• Source material:
▽
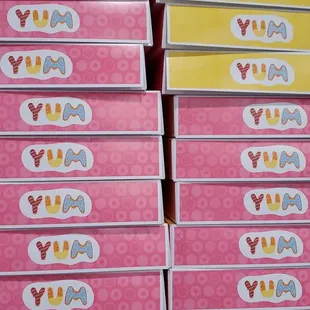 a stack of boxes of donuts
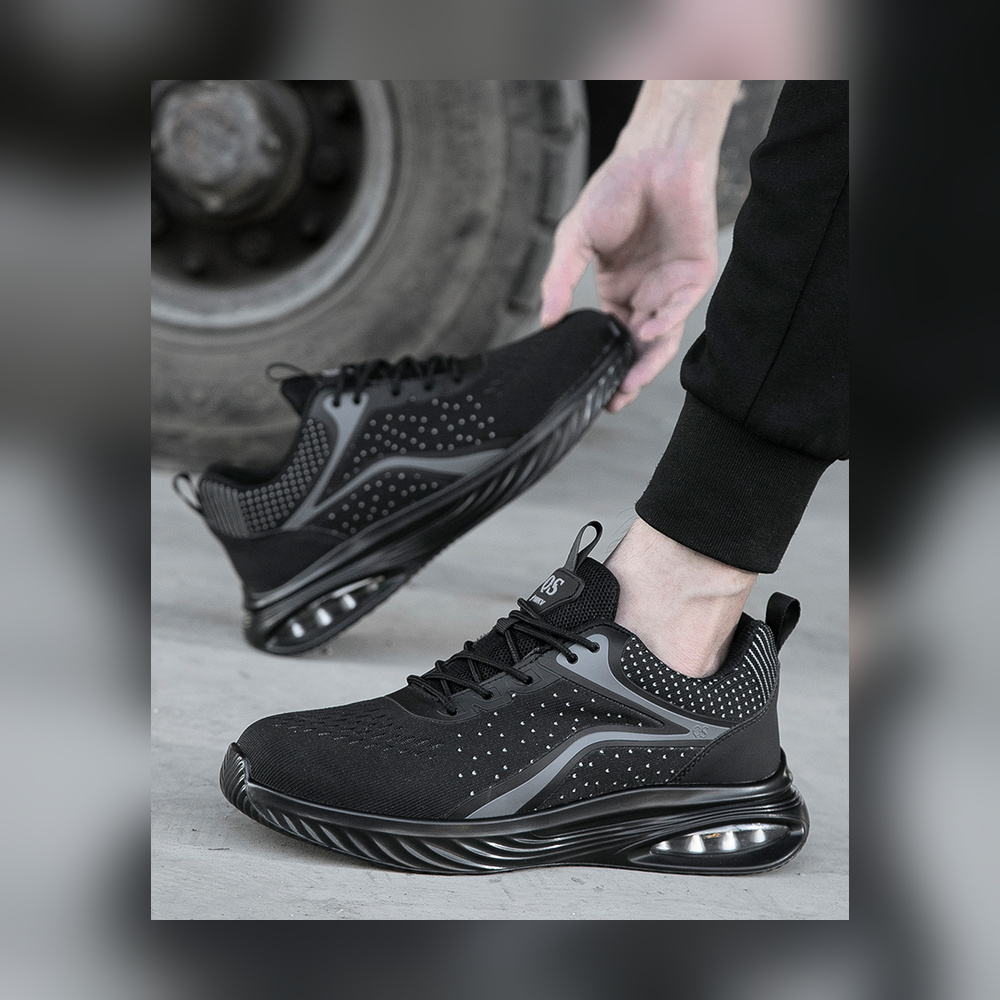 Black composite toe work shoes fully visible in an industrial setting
△
▽
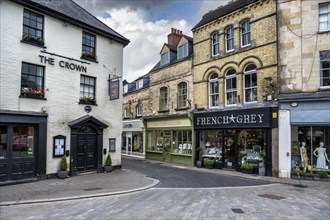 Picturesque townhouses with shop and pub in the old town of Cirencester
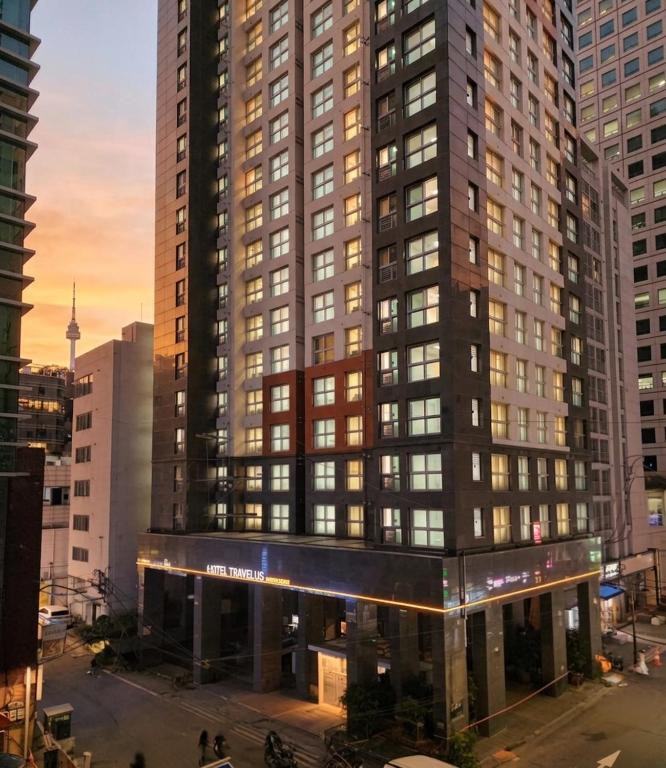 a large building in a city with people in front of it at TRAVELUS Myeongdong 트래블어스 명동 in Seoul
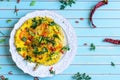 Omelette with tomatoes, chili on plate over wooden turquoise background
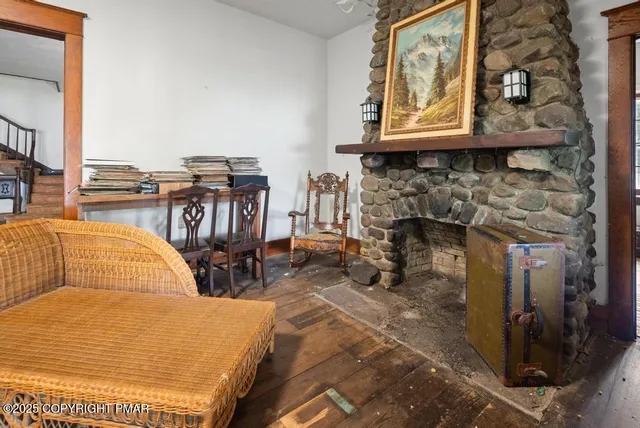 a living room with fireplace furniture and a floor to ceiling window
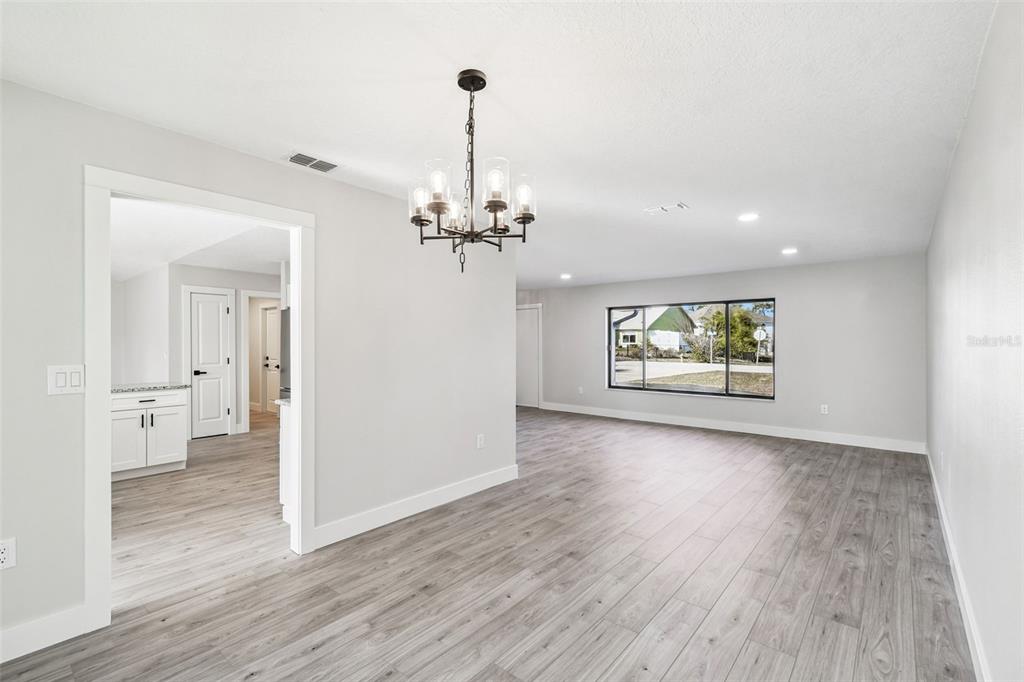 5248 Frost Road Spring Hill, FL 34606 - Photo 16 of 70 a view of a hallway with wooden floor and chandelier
△
▽
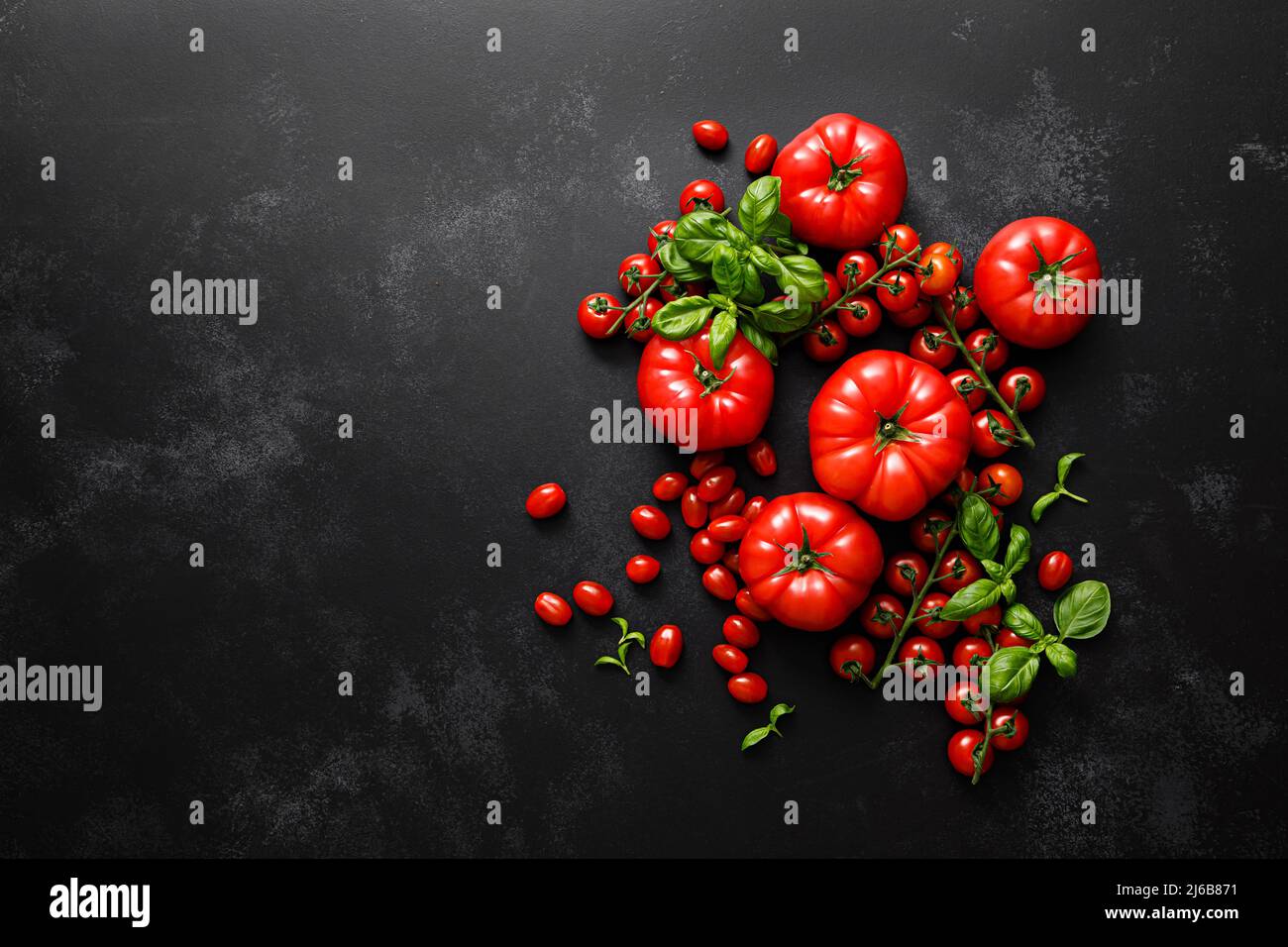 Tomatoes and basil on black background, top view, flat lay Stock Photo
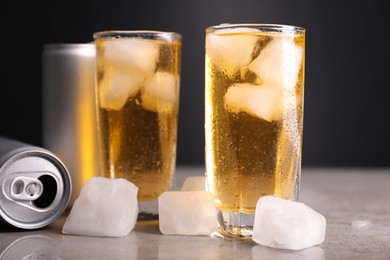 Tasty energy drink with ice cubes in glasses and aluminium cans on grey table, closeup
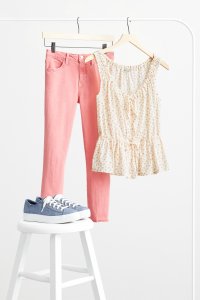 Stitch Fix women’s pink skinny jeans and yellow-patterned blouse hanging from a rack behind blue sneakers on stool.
△
• Problem statement:
Render the rows that begin with the one containing "a stack of boxes of donuts" and end with the one containing "Black composite toe" as a JSON list of strings, one string per row, leaving out blank lines. Include only the caption text and leave the pictures out.

• Exercise output:
[
  " a stack of boxes of donuts",
  " Black composite toe work shoes fully visible in an industrial setting"
]